Маркеры на Y-хромосоме не стираются, а только накапливаются, и поэтому по ним, как по информационному дереву, можно проследить, как расходились генетические ветви разных рас и народов, и, более того, можно сказать, когда такое разделение происходило. Время измеряется любопытным способом. Представьте себе, что генетический код — это строка символов, например БОБР (этот код и в самом деле строка, только она подлиннее — примерно 3 миллиарда пар аминокислот, но это технические детали). Мутация — это замена одной буквы на другую. Мутации происходят спонтанно, и время такой мутации есть величина более-менее постоянная. Чтобы оценить время, которое прошло от формирования одного маркера до другого, ученые принимают «принцип экономии»: преобразование одной строки в другую происходит максимально коротким путем. То есть если сначала был БОБР, а потом стал БАБР, была затрачена ровно одна мутация. На самом деле это ведь ниоткуда не следует. Мутации могли происходить, например, так: БОБР — БОКР — БАКР — БАБР. Но мы принимаем принцип экономии, и более длинные пути заранее отметаем.

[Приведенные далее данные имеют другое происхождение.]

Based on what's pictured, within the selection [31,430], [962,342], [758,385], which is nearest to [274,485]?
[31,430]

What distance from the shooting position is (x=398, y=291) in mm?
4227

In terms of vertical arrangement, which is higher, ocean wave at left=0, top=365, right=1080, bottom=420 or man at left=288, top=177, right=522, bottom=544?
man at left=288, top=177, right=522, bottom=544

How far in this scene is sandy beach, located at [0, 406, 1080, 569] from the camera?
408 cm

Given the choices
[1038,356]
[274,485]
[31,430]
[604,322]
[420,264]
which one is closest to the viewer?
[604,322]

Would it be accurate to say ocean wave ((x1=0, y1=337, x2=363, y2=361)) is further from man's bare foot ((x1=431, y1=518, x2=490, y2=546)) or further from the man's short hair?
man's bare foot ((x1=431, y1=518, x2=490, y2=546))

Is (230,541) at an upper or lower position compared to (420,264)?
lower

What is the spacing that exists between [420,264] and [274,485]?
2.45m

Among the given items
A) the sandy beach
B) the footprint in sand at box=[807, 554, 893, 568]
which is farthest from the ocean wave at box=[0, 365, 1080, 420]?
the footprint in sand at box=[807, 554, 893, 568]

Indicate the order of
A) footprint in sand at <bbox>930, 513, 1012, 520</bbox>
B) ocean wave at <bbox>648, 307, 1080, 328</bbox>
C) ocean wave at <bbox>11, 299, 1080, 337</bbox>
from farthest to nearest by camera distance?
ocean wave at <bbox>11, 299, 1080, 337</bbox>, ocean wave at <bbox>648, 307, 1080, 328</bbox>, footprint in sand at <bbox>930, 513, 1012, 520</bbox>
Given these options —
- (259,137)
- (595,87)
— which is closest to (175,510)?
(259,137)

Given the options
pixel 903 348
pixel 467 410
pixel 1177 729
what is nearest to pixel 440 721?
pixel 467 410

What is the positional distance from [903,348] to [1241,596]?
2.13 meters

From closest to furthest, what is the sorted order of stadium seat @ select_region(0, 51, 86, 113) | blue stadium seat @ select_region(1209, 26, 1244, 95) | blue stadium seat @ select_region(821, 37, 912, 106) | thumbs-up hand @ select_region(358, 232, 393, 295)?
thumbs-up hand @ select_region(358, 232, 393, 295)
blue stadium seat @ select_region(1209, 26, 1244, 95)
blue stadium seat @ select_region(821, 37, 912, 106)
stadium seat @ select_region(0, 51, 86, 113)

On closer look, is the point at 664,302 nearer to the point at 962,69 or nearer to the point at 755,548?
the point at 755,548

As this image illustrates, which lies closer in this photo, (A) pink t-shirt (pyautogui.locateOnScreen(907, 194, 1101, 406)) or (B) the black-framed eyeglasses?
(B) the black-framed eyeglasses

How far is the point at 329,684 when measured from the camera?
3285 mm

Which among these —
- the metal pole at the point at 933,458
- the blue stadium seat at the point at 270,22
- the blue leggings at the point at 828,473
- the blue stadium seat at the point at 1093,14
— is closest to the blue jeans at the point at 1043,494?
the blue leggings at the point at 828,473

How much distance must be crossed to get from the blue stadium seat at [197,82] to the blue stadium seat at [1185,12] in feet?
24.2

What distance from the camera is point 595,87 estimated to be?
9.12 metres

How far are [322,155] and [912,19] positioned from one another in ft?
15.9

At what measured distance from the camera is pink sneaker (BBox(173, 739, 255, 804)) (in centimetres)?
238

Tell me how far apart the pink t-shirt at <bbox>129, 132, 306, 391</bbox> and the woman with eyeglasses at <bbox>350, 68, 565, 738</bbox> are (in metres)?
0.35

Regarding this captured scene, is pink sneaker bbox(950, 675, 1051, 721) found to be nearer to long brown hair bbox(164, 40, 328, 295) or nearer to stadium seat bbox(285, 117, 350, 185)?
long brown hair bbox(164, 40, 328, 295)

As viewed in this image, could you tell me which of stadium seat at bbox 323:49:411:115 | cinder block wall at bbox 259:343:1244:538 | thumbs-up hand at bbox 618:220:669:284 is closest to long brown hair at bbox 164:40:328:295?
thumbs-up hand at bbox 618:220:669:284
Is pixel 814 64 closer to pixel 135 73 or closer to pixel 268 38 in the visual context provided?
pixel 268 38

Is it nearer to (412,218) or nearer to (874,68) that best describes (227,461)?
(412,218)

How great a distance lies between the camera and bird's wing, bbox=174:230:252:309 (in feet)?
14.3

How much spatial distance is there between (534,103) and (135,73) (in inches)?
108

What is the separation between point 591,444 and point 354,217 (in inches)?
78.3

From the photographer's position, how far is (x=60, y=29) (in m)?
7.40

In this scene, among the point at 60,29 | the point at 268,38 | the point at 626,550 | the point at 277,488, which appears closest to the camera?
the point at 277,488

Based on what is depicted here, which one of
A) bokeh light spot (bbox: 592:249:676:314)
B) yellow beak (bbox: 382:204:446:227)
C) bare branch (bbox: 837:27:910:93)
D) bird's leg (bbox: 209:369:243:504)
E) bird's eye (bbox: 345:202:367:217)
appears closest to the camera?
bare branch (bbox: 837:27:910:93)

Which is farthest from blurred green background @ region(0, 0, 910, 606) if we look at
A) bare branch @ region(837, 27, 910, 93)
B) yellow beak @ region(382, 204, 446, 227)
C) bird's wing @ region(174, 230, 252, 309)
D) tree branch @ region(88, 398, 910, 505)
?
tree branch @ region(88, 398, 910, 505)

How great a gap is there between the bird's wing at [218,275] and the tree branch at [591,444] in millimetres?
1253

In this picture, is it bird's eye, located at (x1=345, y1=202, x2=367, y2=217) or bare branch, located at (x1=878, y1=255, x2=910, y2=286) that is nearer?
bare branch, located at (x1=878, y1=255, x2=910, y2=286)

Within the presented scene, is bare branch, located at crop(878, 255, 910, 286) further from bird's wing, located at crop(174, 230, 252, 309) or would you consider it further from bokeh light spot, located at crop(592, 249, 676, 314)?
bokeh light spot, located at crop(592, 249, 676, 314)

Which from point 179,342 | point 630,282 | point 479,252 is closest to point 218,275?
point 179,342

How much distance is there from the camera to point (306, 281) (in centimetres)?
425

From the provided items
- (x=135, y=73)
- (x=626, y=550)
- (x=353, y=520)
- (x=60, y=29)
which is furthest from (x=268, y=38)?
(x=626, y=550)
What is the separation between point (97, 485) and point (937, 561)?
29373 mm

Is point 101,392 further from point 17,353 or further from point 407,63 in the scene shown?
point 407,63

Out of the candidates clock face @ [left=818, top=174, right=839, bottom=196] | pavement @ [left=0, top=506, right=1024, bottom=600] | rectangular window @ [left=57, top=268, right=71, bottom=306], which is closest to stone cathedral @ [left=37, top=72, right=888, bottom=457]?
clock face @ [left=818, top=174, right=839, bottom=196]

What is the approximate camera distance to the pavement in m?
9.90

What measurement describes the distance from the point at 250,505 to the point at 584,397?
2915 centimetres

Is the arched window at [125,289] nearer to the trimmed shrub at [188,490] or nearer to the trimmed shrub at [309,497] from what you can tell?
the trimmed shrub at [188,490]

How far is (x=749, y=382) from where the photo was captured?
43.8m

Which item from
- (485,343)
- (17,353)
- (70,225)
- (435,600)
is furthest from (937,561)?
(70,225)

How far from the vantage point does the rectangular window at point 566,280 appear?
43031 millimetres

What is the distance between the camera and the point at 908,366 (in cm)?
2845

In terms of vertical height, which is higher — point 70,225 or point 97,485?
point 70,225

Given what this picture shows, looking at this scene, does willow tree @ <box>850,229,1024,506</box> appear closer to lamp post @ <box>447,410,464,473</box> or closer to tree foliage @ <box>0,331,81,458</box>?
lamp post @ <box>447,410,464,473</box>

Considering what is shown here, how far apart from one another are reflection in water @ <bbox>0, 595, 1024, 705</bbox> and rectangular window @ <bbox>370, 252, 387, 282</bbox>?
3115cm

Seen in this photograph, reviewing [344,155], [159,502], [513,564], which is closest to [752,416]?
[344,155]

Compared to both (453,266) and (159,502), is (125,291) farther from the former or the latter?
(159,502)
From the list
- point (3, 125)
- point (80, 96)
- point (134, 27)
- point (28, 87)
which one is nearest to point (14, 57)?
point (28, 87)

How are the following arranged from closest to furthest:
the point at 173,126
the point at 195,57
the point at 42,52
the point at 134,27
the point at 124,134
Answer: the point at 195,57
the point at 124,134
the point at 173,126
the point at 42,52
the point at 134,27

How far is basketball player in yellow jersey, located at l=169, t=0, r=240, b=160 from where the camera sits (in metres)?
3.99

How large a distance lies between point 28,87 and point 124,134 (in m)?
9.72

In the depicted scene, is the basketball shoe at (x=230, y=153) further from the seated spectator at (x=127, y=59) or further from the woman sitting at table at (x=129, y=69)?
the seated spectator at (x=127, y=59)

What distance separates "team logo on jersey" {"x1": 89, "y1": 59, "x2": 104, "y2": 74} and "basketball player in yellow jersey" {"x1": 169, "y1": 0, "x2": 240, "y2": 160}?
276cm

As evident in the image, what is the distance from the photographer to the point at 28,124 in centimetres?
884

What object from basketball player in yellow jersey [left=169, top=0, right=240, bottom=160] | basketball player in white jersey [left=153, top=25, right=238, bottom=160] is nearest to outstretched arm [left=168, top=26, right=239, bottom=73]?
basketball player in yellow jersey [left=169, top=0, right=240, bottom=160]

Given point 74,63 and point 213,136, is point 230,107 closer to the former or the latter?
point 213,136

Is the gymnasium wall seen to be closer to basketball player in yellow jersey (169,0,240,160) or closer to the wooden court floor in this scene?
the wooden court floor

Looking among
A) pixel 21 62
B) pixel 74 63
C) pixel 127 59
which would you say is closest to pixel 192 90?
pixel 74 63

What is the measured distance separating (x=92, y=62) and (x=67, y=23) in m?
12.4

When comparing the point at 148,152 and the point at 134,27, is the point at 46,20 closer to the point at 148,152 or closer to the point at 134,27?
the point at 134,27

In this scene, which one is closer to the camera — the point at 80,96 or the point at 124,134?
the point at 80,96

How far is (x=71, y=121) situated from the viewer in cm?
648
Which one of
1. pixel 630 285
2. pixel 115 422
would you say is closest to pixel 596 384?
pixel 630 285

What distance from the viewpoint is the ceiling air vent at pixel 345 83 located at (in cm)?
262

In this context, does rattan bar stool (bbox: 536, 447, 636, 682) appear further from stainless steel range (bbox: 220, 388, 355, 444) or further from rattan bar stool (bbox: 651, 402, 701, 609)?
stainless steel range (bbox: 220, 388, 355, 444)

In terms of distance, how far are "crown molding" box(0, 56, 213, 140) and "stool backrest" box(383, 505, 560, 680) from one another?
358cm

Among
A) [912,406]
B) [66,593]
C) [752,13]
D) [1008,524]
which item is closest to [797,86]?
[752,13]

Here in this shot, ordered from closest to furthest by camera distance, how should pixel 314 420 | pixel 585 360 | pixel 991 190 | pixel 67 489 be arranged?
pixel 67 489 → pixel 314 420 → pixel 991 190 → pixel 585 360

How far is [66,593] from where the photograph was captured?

Но кончается книга довольно пессимистически. Ученый пишет, что мы и сегодня можем проследить родословную любого человека и сказать, куда его предки пошли из Африки и когда пришли в Европу, но это уже мало о чем говорит. Потомственный австралийский абориген (это мы как раз по маркерам можем установить) мог родиться в Нью-Йорке, родным языком у него вполне мог оказаться английский, и вообще он довольно смутно представляет себе, где находится Австралия, и больше всего любит бейсбол.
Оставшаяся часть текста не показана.